The merger between retail functions at SSE and Npower has failed and maybe that’s no surprise. It’s perhaps the worst time for a merger of the industry’s big players – no matter how much both the players want the chance to rethink and relaunch their retail brands.

The Price Cap has been cited as one reason for the decision. That’s been coming for a long time, and you might think that SSE and Npower would be well-prepared for it. But there are new uncertainties for retailers. The hiatus in the Capacity Market means suppliers stop collecting CM levies and the Price Cap may fall to account for that. But if the CM is reinstated, or in other circumstances (there may be a market ‘escrow’ account to provide some certainty for all parties) the retailers will have to pay the levy again – possibly backdated over the gap. How exactly will retailers collect that and pass it on? There are big cash flow and margin issues here. Bear in mind, customers are switching all the time and the CM payment by retailers is per MWh. So there is considerable cost in untangling who owes what for each day.
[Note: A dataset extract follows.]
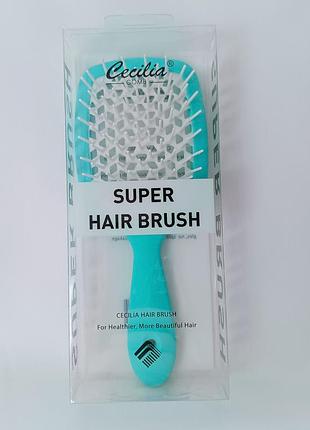 Щетка для волос superbrush cecilia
Confused? So is the market.

And Npower has another problem. It is embroiled in a long-running dispute with the regulator over whether it will have to take part in a trial intended to dislodge customers who have never switched from a standard variable tariff (SVT). In a similar trial earlier this year, Ofgem found that it could get on average 20% of customers to switch, with a combination of personalised quotes and reminder letters from their supplier. A massive 29.6% of customers switched, if the advice came from their current supplier to do so – actually, a better rate than those whose letter came from the regulator, which says interesting things about trust in the industry.

Scottish Power took part in the earlier trial, with 50,000 customers. Ofgem has been to court to force Npower to join the next, this winter, with 100,000 of Npower’s customers involved. The court supported the regulator, and letters have duly gone out to 100,000, but Npower has dug its heels in and asked for a fuller hearing.

I might also mention the slow car-crash of Brexit, and the potential uncertainties in energy trading as we pass the end of March (and the different impact on energy companies ultimately owned in the UK and Europe).

Individually, each may be relatively small beer for a member of the ‘big six’. But they are just three examples of the risk around an electricity supply industry that is currently a white-knuckle ride for participants.

SSE is clearly not wrong when it says the merger would face “very challenging market conditions, particularly during the period when it would have incurred the bulk of the integration costs”.